WRITTEN INSTRUCTION 1: Could you transcribe the lines of the listing below, from the line containing "At what distance is" through the final line of the listing, with both ends included and any pictures left out?

______________________________

I did not answer these questions because I had already provided ALL information on my Biometric Residence Permit. It seemed to me like Q7-11 assumes that the applicant doesn't already have a Biometrics Permit. Unless I have misunderstood Question 7, I have not given my fingerprints for any other purpose but to create my Biometrics Permit hence why I ignored it in the first place. I entered the UK under a UK Ancestry Visa and the application process did not involve any fingerprints.

Have the Home Office made a mistake? Do I need to answer Yes or No to Question 7? If things are as black as white as they seem then I should have just answered NO, but does anyone have any input on what they would consider a "previous UK immigration application" to be? My previous Biometrics application was to extend my stay in the UK - does it not fall into this category?

Any input would be appreciated as I can't afford to make another mistake.


----------



## Joppa (Sep 7, 2009)

graybarry2000 said:


> Hello,
> 
> Today I've had my application for Indefinite Leave to Remain returned to me for leaving out Questions 7 to 11 of "Section 10 - Biometric Residence Permits". Below is a link to the form for the sake of convenience:
> 
> ...


No, they haven't made a mistake.
The question #7 simply asks whether you have had fingerprints taken by UKBA, and the answer is Yes (for your BRP). You mustn't assume that since you have already answered similar questions, you can leave them blank. Getting a BRP is in connection with UK immigration application. 
So answer Yes for #7
Give details for #8 and #9
Ignore #10
Answer #11 Yes or No.
You will get a new BRP with ILR status on it, for which you need to give fresh biometrics (they will write to you to request it).


----------



## graybarry2000 (Aug 10, 2012)

Hello,

Thank you so much for your reply. If you don't mind, could you help me with Question 9: "Give details where your fingerprints were taken, including the town or city and country"? We know where we had our fingerprints taken but not the exact date. The Biometric Permit was issued on the 1st April 2010, but our fingerprints were taken roughly two weeks before that so we don't know the exact date. 

Could you advise us on how we could go about this?

Please reply ASAP
Thank you once again!

Cheers

EDIT: Sorry, what I meant was Question 8 and not 9.


----------



## Joppa (Sep 7, 2009)

graybarry2000 said:


> Hello,
> 
> Thank you so much for your reply. If you don't mind, could you help me with Question 9: "Give details where your fingerprints were taken, including the town or city and country"? We know where we had our fingerprints taken but not the exact date. The Biometric Permit was issued on the 1st April 2010, but our fingerprints were taken roughly two weeks before that so we don't know the exact date.
> 
> Could you advise us on how we could go about this?


Just make the best guess.


----------



## graybarry2000 (Aug 10, 2012)

Thank you once again. Cheers.


----------

______________________________

WRITTEN INSTRUCTION 2: Could you restate word for word the part of the forum thread above from "The question #7" up to and including "to request it)."?

ITEMS:
______________________________

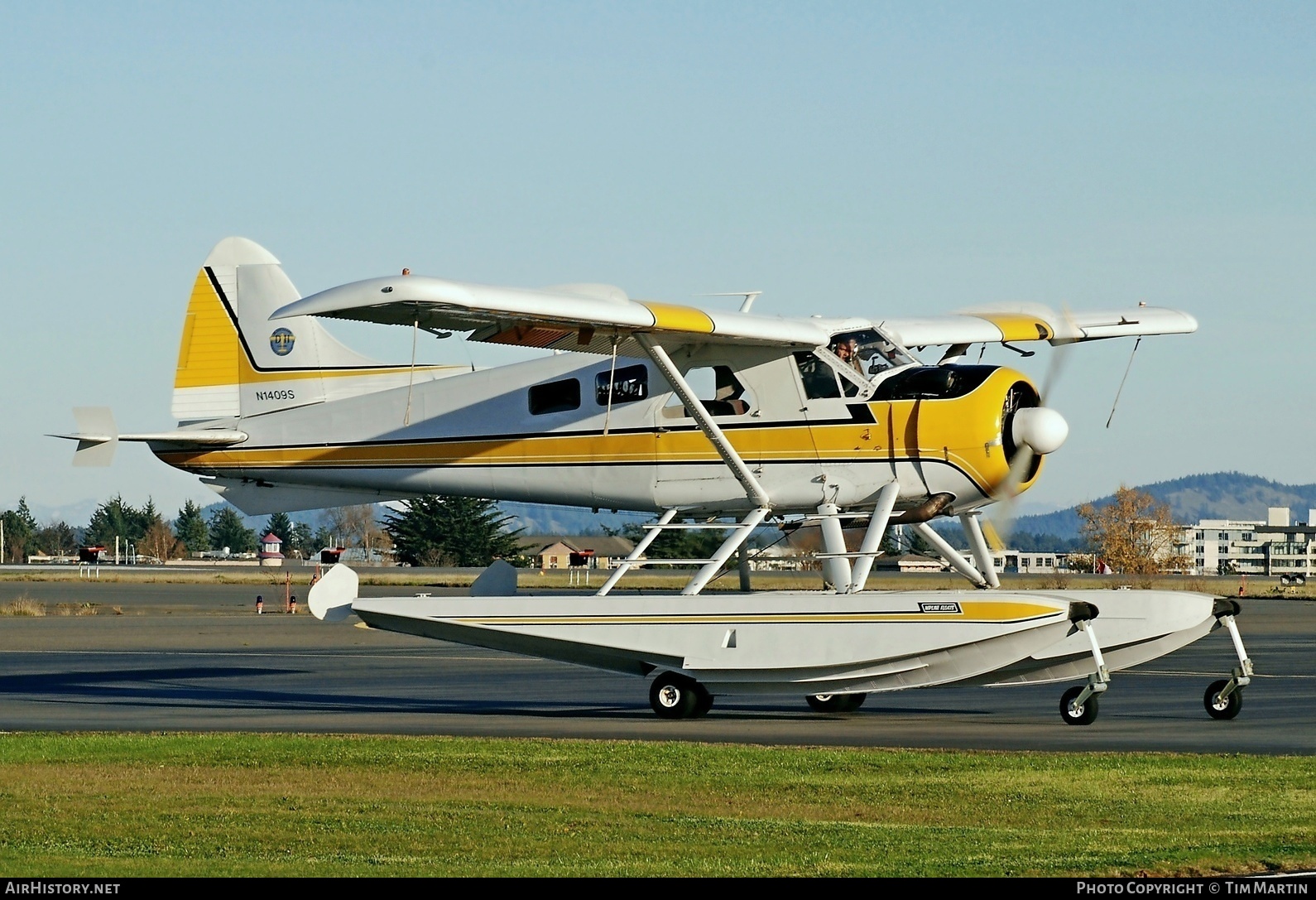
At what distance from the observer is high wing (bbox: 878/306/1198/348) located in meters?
18.8

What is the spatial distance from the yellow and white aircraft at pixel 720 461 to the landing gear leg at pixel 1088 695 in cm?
3

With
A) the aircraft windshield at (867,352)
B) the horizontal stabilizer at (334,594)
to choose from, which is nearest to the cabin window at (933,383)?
the aircraft windshield at (867,352)

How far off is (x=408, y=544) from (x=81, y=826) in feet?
273

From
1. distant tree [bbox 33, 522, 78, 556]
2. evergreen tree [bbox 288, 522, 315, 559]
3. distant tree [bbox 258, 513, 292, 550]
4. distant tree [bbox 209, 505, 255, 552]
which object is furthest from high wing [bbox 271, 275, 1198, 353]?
distant tree [bbox 33, 522, 78, 556]

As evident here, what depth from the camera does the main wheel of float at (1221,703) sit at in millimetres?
15586

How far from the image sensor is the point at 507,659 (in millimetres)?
26406

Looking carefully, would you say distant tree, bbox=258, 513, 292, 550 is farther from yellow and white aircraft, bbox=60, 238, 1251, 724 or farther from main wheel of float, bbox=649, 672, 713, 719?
main wheel of float, bbox=649, 672, 713, 719

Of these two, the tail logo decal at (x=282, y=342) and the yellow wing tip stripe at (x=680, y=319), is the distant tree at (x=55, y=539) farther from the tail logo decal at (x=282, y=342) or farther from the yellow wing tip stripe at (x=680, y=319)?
the yellow wing tip stripe at (x=680, y=319)

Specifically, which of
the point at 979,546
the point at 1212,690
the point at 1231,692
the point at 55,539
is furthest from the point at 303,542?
the point at 1231,692

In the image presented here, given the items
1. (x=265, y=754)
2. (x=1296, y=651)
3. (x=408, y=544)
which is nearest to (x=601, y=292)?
(x=265, y=754)

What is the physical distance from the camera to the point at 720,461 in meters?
17.3

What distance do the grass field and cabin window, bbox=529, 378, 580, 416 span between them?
547 cm
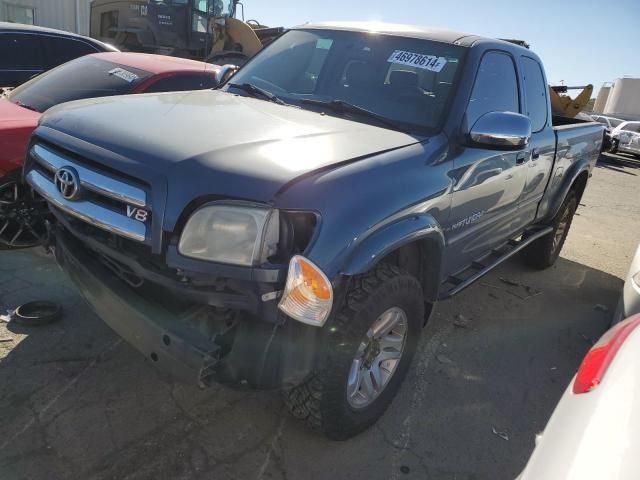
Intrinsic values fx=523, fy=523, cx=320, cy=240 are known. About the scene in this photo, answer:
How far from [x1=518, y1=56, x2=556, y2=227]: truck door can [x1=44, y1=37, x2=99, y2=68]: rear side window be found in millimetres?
5213

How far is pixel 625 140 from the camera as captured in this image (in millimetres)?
18469

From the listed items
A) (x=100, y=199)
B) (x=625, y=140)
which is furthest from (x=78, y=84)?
(x=625, y=140)

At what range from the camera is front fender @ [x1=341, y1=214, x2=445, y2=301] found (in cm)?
A: 210

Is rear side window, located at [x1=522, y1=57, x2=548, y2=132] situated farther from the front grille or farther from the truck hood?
the front grille

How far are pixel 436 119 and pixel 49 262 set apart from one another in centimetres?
317

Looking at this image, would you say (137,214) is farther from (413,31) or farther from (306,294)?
(413,31)

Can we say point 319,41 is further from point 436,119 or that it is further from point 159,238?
point 159,238

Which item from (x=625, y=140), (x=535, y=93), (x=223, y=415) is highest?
(x=535, y=93)

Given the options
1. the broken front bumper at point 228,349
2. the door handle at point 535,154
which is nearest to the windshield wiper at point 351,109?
the broken front bumper at point 228,349

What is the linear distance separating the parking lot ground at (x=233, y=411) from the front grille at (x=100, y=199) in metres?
0.99

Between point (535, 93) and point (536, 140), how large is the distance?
0.45 meters

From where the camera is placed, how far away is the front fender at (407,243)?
210cm

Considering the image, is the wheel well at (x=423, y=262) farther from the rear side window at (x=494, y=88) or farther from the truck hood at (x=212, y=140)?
the rear side window at (x=494, y=88)

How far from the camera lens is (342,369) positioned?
2.29 meters
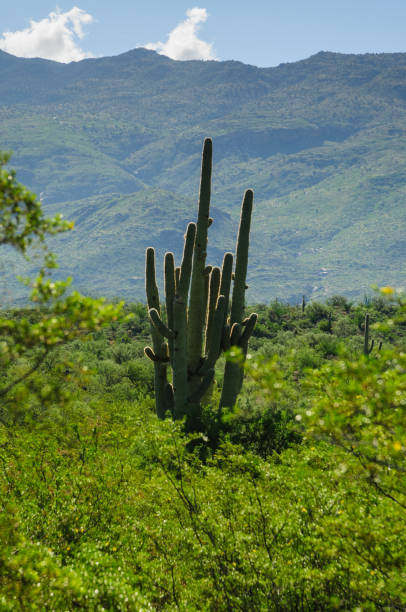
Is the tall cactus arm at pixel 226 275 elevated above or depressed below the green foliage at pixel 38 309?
below

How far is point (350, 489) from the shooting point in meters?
5.70

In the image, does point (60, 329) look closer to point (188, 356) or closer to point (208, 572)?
point (208, 572)

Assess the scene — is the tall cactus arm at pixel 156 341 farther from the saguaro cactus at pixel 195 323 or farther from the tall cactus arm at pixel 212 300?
the tall cactus arm at pixel 212 300

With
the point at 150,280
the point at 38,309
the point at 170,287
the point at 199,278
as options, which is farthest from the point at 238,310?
the point at 38,309

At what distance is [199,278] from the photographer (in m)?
12.3

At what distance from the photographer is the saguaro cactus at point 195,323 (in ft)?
38.6

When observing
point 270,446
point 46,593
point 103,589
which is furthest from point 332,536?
point 270,446

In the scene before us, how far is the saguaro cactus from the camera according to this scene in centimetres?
1176

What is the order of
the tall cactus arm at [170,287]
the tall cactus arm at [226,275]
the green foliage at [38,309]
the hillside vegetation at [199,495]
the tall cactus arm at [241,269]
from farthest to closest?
1. the tall cactus arm at [226,275]
2. the tall cactus arm at [241,269]
3. the tall cactus arm at [170,287]
4. the hillside vegetation at [199,495]
5. the green foliage at [38,309]

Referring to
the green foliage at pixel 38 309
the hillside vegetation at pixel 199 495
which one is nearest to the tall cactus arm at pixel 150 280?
the hillside vegetation at pixel 199 495

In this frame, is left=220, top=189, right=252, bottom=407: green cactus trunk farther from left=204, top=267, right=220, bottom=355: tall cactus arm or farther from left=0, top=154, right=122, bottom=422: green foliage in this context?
left=0, top=154, right=122, bottom=422: green foliage

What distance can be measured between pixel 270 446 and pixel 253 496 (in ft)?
16.0

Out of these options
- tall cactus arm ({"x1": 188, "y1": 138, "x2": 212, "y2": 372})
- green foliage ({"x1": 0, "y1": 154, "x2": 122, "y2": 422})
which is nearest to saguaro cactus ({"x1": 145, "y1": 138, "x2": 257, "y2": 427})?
tall cactus arm ({"x1": 188, "y1": 138, "x2": 212, "y2": 372})

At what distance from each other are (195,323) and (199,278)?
1.11 metres
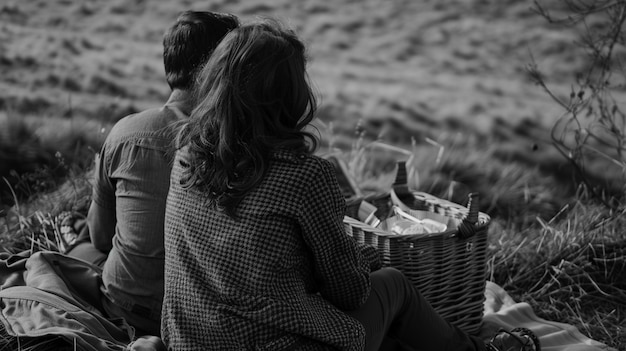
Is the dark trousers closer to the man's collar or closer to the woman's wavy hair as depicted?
the woman's wavy hair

______________________________

WORKED SOLUTION 1:
At what distance is [199,278] from the photographer (in m)?
12.3

At what distance from the photographer is the saguaro cactus at point 195,323 (in ft)?
38.6

When observing
point 270,446
point 46,593
point 103,589
which is furthest from point 332,536?
point 270,446

In the scene before us, how far is the saguaro cactus from the camera according to this scene in centimetres?
1176

What is the order of
the tall cactus arm at [170,287]
the tall cactus arm at [226,275]
the green foliage at [38,309]
the hillside vegetation at [199,495]
the tall cactus arm at [241,269]
from farthest to closest?
1. the tall cactus arm at [226,275]
2. the tall cactus arm at [241,269]
3. the tall cactus arm at [170,287]
4. the hillside vegetation at [199,495]
5. the green foliage at [38,309]

Referring to
the green foliage at pixel 38 309
the hillside vegetation at pixel 199 495
which one is nearest to the tall cactus arm at pixel 150 280?
the hillside vegetation at pixel 199 495

In this frame, is left=220, top=189, right=252, bottom=407: green cactus trunk farther from left=204, top=267, right=220, bottom=355: tall cactus arm or farther from left=0, top=154, right=122, bottom=422: green foliage in this context?
left=0, top=154, right=122, bottom=422: green foliage

What distance can be measured between pixel 270 446 and pixel 253 496 (in ft)?
16.0

Out of these options
- tall cactus arm ({"x1": 188, "y1": 138, "x2": 212, "y2": 372})
- green foliage ({"x1": 0, "y1": 154, "x2": 122, "y2": 422})
which is nearest to saguaro cactus ({"x1": 145, "y1": 138, "x2": 257, "y2": 427})?
tall cactus arm ({"x1": 188, "y1": 138, "x2": 212, "y2": 372})

At what distance from each other are (195,323) and (199,278)?
1.11 metres
Is the dark trousers closer to the man's collar or closer to the woman's wavy hair as depicted?
the woman's wavy hair

WORKED SOLUTION 2:
The question #7 simply asks whether you have had fingerprints taken by UKBA, and the answer is Yes (for your BRP). You mustn't assume that since you have already answered similar questions, you can leave them blank. Getting a BRP is in connection with UK immigration application. 
So answer Yes for #7
Give details for #8 and #9
Ignore #10
Answer #11 Yes or No.
You will get a new BRP with ILR status on it, for which you need to give fresh biometrics (they will write to you to request it).